Slashdot Mirror

← Back to Stories (view on slashdot.org)

Govt. Report Slams FBI's Internal Network Security

Posted by CowboyNeal on from the uncle-sam's-open-doors dept.

An anonymous reader writes "The Government Accountability Office, the federal government's watchdog agency, Thursday released a report critical of the FBI's internal network, asserting it lacks security controls adequate to thwart an insider attack. Among its other findings, the GAO said the FBI did not adequately "identify and authenticate users to prevent unauthorized access." The GAO report also criticized FBI network security in other regards, saying that there was a lack of encryption to protect sensitive data and patch management wasn't being done in a timely manner."

3 of 70 comments (clear)

  1. Common Knowledge by Anonymous Coward · · Score: 5, Informative

    I've worked in another agency in a related line of work. FBI security is a joke. Everyone knows it. An FBI agent's idea of "information security" is carrying a gun when he brings home Top Secret documents in his glove compartment.
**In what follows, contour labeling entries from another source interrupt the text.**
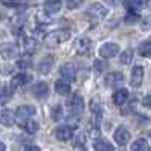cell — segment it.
I'll return each mask as SVG.
<instances>
[{
    "label": "cell",
    "instance_id": "6da1fadb",
    "mask_svg": "<svg viewBox=\"0 0 151 151\" xmlns=\"http://www.w3.org/2000/svg\"><path fill=\"white\" fill-rule=\"evenodd\" d=\"M69 38H70V32L67 29H55V31H50L49 34H46L44 43L49 47H57L60 44H63L64 41H67Z\"/></svg>",
    "mask_w": 151,
    "mask_h": 151
},
{
    "label": "cell",
    "instance_id": "7a4b0ae2",
    "mask_svg": "<svg viewBox=\"0 0 151 151\" xmlns=\"http://www.w3.org/2000/svg\"><path fill=\"white\" fill-rule=\"evenodd\" d=\"M107 14H109V9L102 3H92L86 11V15L95 23L104 20L105 17H107Z\"/></svg>",
    "mask_w": 151,
    "mask_h": 151
},
{
    "label": "cell",
    "instance_id": "3957f363",
    "mask_svg": "<svg viewBox=\"0 0 151 151\" xmlns=\"http://www.w3.org/2000/svg\"><path fill=\"white\" fill-rule=\"evenodd\" d=\"M35 114V107L34 105H20L15 110V121L20 124V127H24V124L28 122Z\"/></svg>",
    "mask_w": 151,
    "mask_h": 151
},
{
    "label": "cell",
    "instance_id": "277c9868",
    "mask_svg": "<svg viewBox=\"0 0 151 151\" xmlns=\"http://www.w3.org/2000/svg\"><path fill=\"white\" fill-rule=\"evenodd\" d=\"M67 107H69L72 116H78V118L81 116L84 109H86V104H84V99L81 98V95H73L67 101Z\"/></svg>",
    "mask_w": 151,
    "mask_h": 151
},
{
    "label": "cell",
    "instance_id": "5b68a950",
    "mask_svg": "<svg viewBox=\"0 0 151 151\" xmlns=\"http://www.w3.org/2000/svg\"><path fill=\"white\" fill-rule=\"evenodd\" d=\"M119 44L116 43H105L102 44V46L99 47V57L101 58H113V57H116L119 54Z\"/></svg>",
    "mask_w": 151,
    "mask_h": 151
},
{
    "label": "cell",
    "instance_id": "8992f818",
    "mask_svg": "<svg viewBox=\"0 0 151 151\" xmlns=\"http://www.w3.org/2000/svg\"><path fill=\"white\" fill-rule=\"evenodd\" d=\"M93 47V41L87 37H83V38H78L76 43H75V50L78 55H87L90 54V50Z\"/></svg>",
    "mask_w": 151,
    "mask_h": 151
},
{
    "label": "cell",
    "instance_id": "52a82bcc",
    "mask_svg": "<svg viewBox=\"0 0 151 151\" xmlns=\"http://www.w3.org/2000/svg\"><path fill=\"white\" fill-rule=\"evenodd\" d=\"M20 43H22L23 52H24V54H28V55L35 54V52H37V49H38V41L35 40L34 37H22Z\"/></svg>",
    "mask_w": 151,
    "mask_h": 151
},
{
    "label": "cell",
    "instance_id": "ba28073f",
    "mask_svg": "<svg viewBox=\"0 0 151 151\" xmlns=\"http://www.w3.org/2000/svg\"><path fill=\"white\" fill-rule=\"evenodd\" d=\"M60 75H61V79H64V81H67V83L75 81L76 79V69L72 63H66L64 66H61Z\"/></svg>",
    "mask_w": 151,
    "mask_h": 151
},
{
    "label": "cell",
    "instance_id": "9c48e42d",
    "mask_svg": "<svg viewBox=\"0 0 151 151\" xmlns=\"http://www.w3.org/2000/svg\"><path fill=\"white\" fill-rule=\"evenodd\" d=\"M104 84L107 87H121L124 84V73H121V72H111L109 75H105Z\"/></svg>",
    "mask_w": 151,
    "mask_h": 151
},
{
    "label": "cell",
    "instance_id": "30bf717a",
    "mask_svg": "<svg viewBox=\"0 0 151 151\" xmlns=\"http://www.w3.org/2000/svg\"><path fill=\"white\" fill-rule=\"evenodd\" d=\"M32 81V75L22 72V73H17L14 75V78L11 79V87L12 88H19V87H24L26 84H29Z\"/></svg>",
    "mask_w": 151,
    "mask_h": 151
},
{
    "label": "cell",
    "instance_id": "8fae6325",
    "mask_svg": "<svg viewBox=\"0 0 151 151\" xmlns=\"http://www.w3.org/2000/svg\"><path fill=\"white\" fill-rule=\"evenodd\" d=\"M114 142H116L118 145H121V147H125L127 144H128V140H130V137H131V134H130V131L127 130V128H124V127H119L116 131H114Z\"/></svg>",
    "mask_w": 151,
    "mask_h": 151
},
{
    "label": "cell",
    "instance_id": "7c38bea8",
    "mask_svg": "<svg viewBox=\"0 0 151 151\" xmlns=\"http://www.w3.org/2000/svg\"><path fill=\"white\" fill-rule=\"evenodd\" d=\"M73 136V128H70L69 125H60L55 130V137L61 142H67Z\"/></svg>",
    "mask_w": 151,
    "mask_h": 151
},
{
    "label": "cell",
    "instance_id": "4fadbf2b",
    "mask_svg": "<svg viewBox=\"0 0 151 151\" xmlns=\"http://www.w3.org/2000/svg\"><path fill=\"white\" fill-rule=\"evenodd\" d=\"M142 81H144V69H142L140 66H134L131 70V78H130V84L131 87H140Z\"/></svg>",
    "mask_w": 151,
    "mask_h": 151
},
{
    "label": "cell",
    "instance_id": "5bb4252c",
    "mask_svg": "<svg viewBox=\"0 0 151 151\" xmlns=\"http://www.w3.org/2000/svg\"><path fill=\"white\" fill-rule=\"evenodd\" d=\"M54 61H55V58L52 57V55L43 57L41 61L38 63V73H41V75H47L50 70H52V67H54Z\"/></svg>",
    "mask_w": 151,
    "mask_h": 151
},
{
    "label": "cell",
    "instance_id": "9a60e30c",
    "mask_svg": "<svg viewBox=\"0 0 151 151\" xmlns=\"http://www.w3.org/2000/svg\"><path fill=\"white\" fill-rule=\"evenodd\" d=\"M32 93L35 98H38V99H46L47 95H49V86L47 83H37L34 87H32Z\"/></svg>",
    "mask_w": 151,
    "mask_h": 151
},
{
    "label": "cell",
    "instance_id": "2e32d148",
    "mask_svg": "<svg viewBox=\"0 0 151 151\" xmlns=\"http://www.w3.org/2000/svg\"><path fill=\"white\" fill-rule=\"evenodd\" d=\"M0 124L5 127H12L15 124V113L11 110H0Z\"/></svg>",
    "mask_w": 151,
    "mask_h": 151
},
{
    "label": "cell",
    "instance_id": "e0dca14e",
    "mask_svg": "<svg viewBox=\"0 0 151 151\" xmlns=\"http://www.w3.org/2000/svg\"><path fill=\"white\" fill-rule=\"evenodd\" d=\"M0 55L5 60H14L19 55V49H17V46H14V44H5V46H2V49H0Z\"/></svg>",
    "mask_w": 151,
    "mask_h": 151
},
{
    "label": "cell",
    "instance_id": "ac0fdd59",
    "mask_svg": "<svg viewBox=\"0 0 151 151\" xmlns=\"http://www.w3.org/2000/svg\"><path fill=\"white\" fill-rule=\"evenodd\" d=\"M61 5H63L61 0H46L44 2V12L47 15H54L61 9Z\"/></svg>",
    "mask_w": 151,
    "mask_h": 151
},
{
    "label": "cell",
    "instance_id": "d6986e66",
    "mask_svg": "<svg viewBox=\"0 0 151 151\" xmlns=\"http://www.w3.org/2000/svg\"><path fill=\"white\" fill-rule=\"evenodd\" d=\"M128 99V90L127 88H119L113 95V104L114 105H124Z\"/></svg>",
    "mask_w": 151,
    "mask_h": 151
},
{
    "label": "cell",
    "instance_id": "ffe728a7",
    "mask_svg": "<svg viewBox=\"0 0 151 151\" xmlns=\"http://www.w3.org/2000/svg\"><path fill=\"white\" fill-rule=\"evenodd\" d=\"M54 87H55V92L58 95H63V96H66V95H69L70 92H72L70 84L67 81H64V79H58V81H55Z\"/></svg>",
    "mask_w": 151,
    "mask_h": 151
},
{
    "label": "cell",
    "instance_id": "44dd1931",
    "mask_svg": "<svg viewBox=\"0 0 151 151\" xmlns=\"http://www.w3.org/2000/svg\"><path fill=\"white\" fill-rule=\"evenodd\" d=\"M93 148L95 151H113V145H111V142L107 140V139H96L93 142Z\"/></svg>",
    "mask_w": 151,
    "mask_h": 151
},
{
    "label": "cell",
    "instance_id": "7402d4cb",
    "mask_svg": "<svg viewBox=\"0 0 151 151\" xmlns=\"http://www.w3.org/2000/svg\"><path fill=\"white\" fill-rule=\"evenodd\" d=\"M12 98V87L11 86H3L0 90V104H6L9 102Z\"/></svg>",
    "mask_w": 151,
    "mask_h": 151
},
{
    "label": "cell",
    "instance_id": "603a6c76",
    "mask_svg": "<svg viewBox=\"0 0 151 151\" xmlns=\"http://www.w3.org/2000/svg\"><path fill=\"white\" fill-rule=\"evenodd\" d=\"M148 148H150V145H148L147 139H136L131 144V147H130L131 151H147Z\"/></svg>",
    "mask_w": 151,
    "mask_h": 151
},
{
    "label": "cell",
    "instance_id": "cb8c5ba5",
    "mask_svg": "<svg viewBox=\"0 0 151 151\" xmlns=\"http://www.w3.org/2000/svg\"><path fill=\"white\" fill-rule=\"evenodd\" d=\"M88 109H90L92 114H99L101 113V99L98 96H93L90 102H88Z\"/></svg>",
    "mask_w": 151,
    "mask_h": 151
},
{
    "label": "cell",
    "instance_id": "d4e9b609",
    "mask_svg": "<svg viewBox=\"0 0 151 151\" xmlns=\"http://www.w3.org/2000/svg\"><path fill=\"white\" fill-rule=\"evenodd\" d=\"M137 52H139V55H140V57H145V58L151 57V40L142 43L140 46L137 47Z\"/></svg>",
    "mask_w": 151,
    "mask_h": 151
},
{
    "label": "cell",
    "instance_id": "484cf974",
    "mask_svg": "<svg viewBox=\"0 0 151 151\" xmlns=\"http://www.w3.org/2000/svg\"><path fill=\"white\" fill-rule=\"evenodd\" d=\"M131 60H133V50L131 49H125L121 54V57H119V63L124 64V66H128L131 63Z\"/></svg>",
    "mask_w": 151,
    "mask_h": 151
},
{
    "label": "cell",
    "instance_id": "4316f807",
    "mask_svg": "<svg viewBox=\"0 0 151 151\" xmlns=\"http://www.w3.org/2000/svg\"><path fill=\"white\" fill-rule=\"evenodd\" d=\"M107 67H109V64L105 63V61H102V60H95L93 70H95L96 73H104L105 70H107Z\"/></svg>",
    "mask_w": 151,
    "mask_h": 151
},
{
    "label": "cell",
    "instance_id": "83f0119b",
    "mask_svg": "<svg viewBox=\"0 0 151 151\" xmlns=\"http://www.w3.org/2000/svg\"><path fill=\"white\" fill-rule=\"evenodd\" d=\"M50 116L54 121H61L63 119V107L61 105H54L50 110Z\"/></svg>",
    "mask_w": 151,
    "mask_h": 151
},
{
    "label": "cell",
    "instance_id": "f1b7e54d",
    "mask_svg": "<svg viewBox=\"0 0 151 151\" xmlns=\"http://www.w3.org/2000/svg\"><path fill=\"white\" fill-rule=\"evenodd\" d=\"M86 139L87 136L84 133H79L78 136H75V142H73V147L78 148V150H84V145H86Z\"/></svg>",
    "mask_w": 151,
    "mask_h": 151
},
{
    "label": "cell",
    "instance_id": "f546056e",
    "mask_svg": "<svg viewBox=\"0 0 151 151\" xmlns=\"http://www.w3.org/2000/svg\"><path fill=\"white\" fill-rule=\"evenodd\" d=\"M28 133H31V134H34V133H37L38 131V122L37 121H34V119H29L28 122L24 124V127H23Z\"/></svg>",
    "mask_w": 151,
    "mask_h": 151
},
{
    "label": "cell",
    "instance_id": "4dcf8cb0",
    "mask_svg": "<svg viewBox=\"0 0 151 151\" xmlns=\"http://www.w3.org/2000/svg\"><path fill=\"white\" fill-rule=\"evenodd\" d=\"M125 22L127 23H136V22H139V14L137 12H128V15L125 17Z\"/></svg>",
    "mask_w": 151,
    "mask_h": 151
},
{
    "label": "cell",
    "instance_id": "1f68e13d",
    "mask_svg": "<svg viewBox=\"0 0 151 151\" xmlns=\"http://www.w3.org/2000/svg\"><path fill=\"white\" fill-rule=\"evenodd\" d=\"M84 0H67V6L70 8V9H75V8H79L83 5Z\"/></svg>",
    "mask_w": 151,
    "mask_h": 151
},
{
    "label": "cell",
    "instance_id": "d6a6232c",
    "mask_svg": "<svg viewBox=\"0 0 151 151\" xmlns=\"http://www.w3.org/2000/svg\"><path fill=\"white\" fill-rule=\"evenodd\" d=\"M29 63H31L29 60L23 58V60H20V61H19V67H22V69H24V67H29V66H31Z\"/></svg>",
    "mask_w": 151,
    "mask_h": 151
},
{
    "label": "cell",
    "instance_id": "836d02e7",
    "mask_svg": "<svg viewBox=\"0 0 151 151\" xmlns=\"http://www.w3.org/2000/svg\"><path fill=\"white\" fill-rule=\"evenodd\" d=\"M144 105H145V107H148V109H151V93H148V95L145 96V99H144Z\"/></svg>",
    "mask_w": 151,
    "mask_h": 151
},
{
    "label": "cell",
    "instance_id": "e575fe53",
    "mask_svg": "<svg viewBox=\"0 0 151 151\" xmlns=\"http://www.w3.org/2000/svg\"><path fill=\"white\" fill-rule=\"evenodd\" d=\"M0 2H2V5H5V6H14L15 5L14 0H0Z\"/></svg>",
    "mask_w": 151,
    "mask_h": 151
},
{
    "label": "cell",
    "instance_id": "d590c367",
    "mask_svg": "<svg viewBox=\"0 0 151 151\" xmlns=\"http://www.w3.org/2000/svg\"><path fill=\"white\" fill-rule=\"evenodd\" d=\"M23 151H41L38 147H35V145H29V147H26Z\"/></svg>",
    "mask_w": 151,
    "mask_h": 151
},
{
    "label": "cell",
    "instance_id": "8d00e7d4",
    "mask_svg": "<svg viewBox=\"0 0 151 151\" xmlns=\"http://www.w3.org/2000/svg\"><path fill=\"white\" fill-rule=\"evenodd\" d=\"M109 3H111V5H119V3H122L124 0H107Z\"/></svg>",
    "mask_w": 151,
    "mask_h": 151
},
{
    "label": "cell",
    "instance_id": "74e56055",
    "mask_svg": "<svg viewBox=\"0 0 151 151\" xmlns=\"http://www.w3.org/2000/svg\"><path fill=\"white\" fill-rule=\"evenodd\" d=\"M3 19V15H2V12H0V20H2Z\"/></svg>",
    "mask_w": 151,
    "mask_h": 151
},
{
    "label": "cell",
    "instance_id": "f35d334b",
    "mask_svg": "<svg viewBox=\"0 0 151 151\" xmlns=\"http://www.w3.org/2000/svg\"><path fill=\"white\" fill-rule=\"evenodd\" d=\"M0 144H2V142H0Z\"/></svg>",
    "mask_w": 151,
    "mask_h": 151
}]
</instances>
Their security flaws are a reason intelligence organizations are reluctant to cooperate.

  2. Good... by Mystery00 · · Score: 5, Funny

    Goooood, means it's possible to get to those x-files after all....

    --
    "we've got trenchcoats and bad attitudes" - John Constantine, HellBlazer
  3. Re:Windows ? by Lord_Frederick · · Score: 5, Interesting

    I've worked for private companies, local government and federal government. IT in some federal agencies is very scary.

    CAC cards are used, but terminal servers and websites for teleworking still allow username/password.

    Blackberries get CAC card readers for encrypted email, while flash drives and external hard drives are thrown into purses and bags.

    Remote computers co-located at contractor facilities STILL store LM hashes and don't have the physical security of a DoD office.

    EVERYONE writes down passwords because they have a dozen passwords to keep track of and each one is kept very similar to the next.

    Most users would not think twice about freely giving their password in a social engineering attack because IT here has gotten everyone in the habit of handing out their password to IT to "make things easier."

    Everyone is a local administrator, so google toolbars and instant messaging programs pop up here and there. The creative users block group policy.

    Don't even get me started on how the systems are managed. No folder redirection, no user storage on servers. Everyone stores their data on the local hard drive, and because they are local admins they put it anywhere. I've seen a guy storing his documents in c:\windows\system32.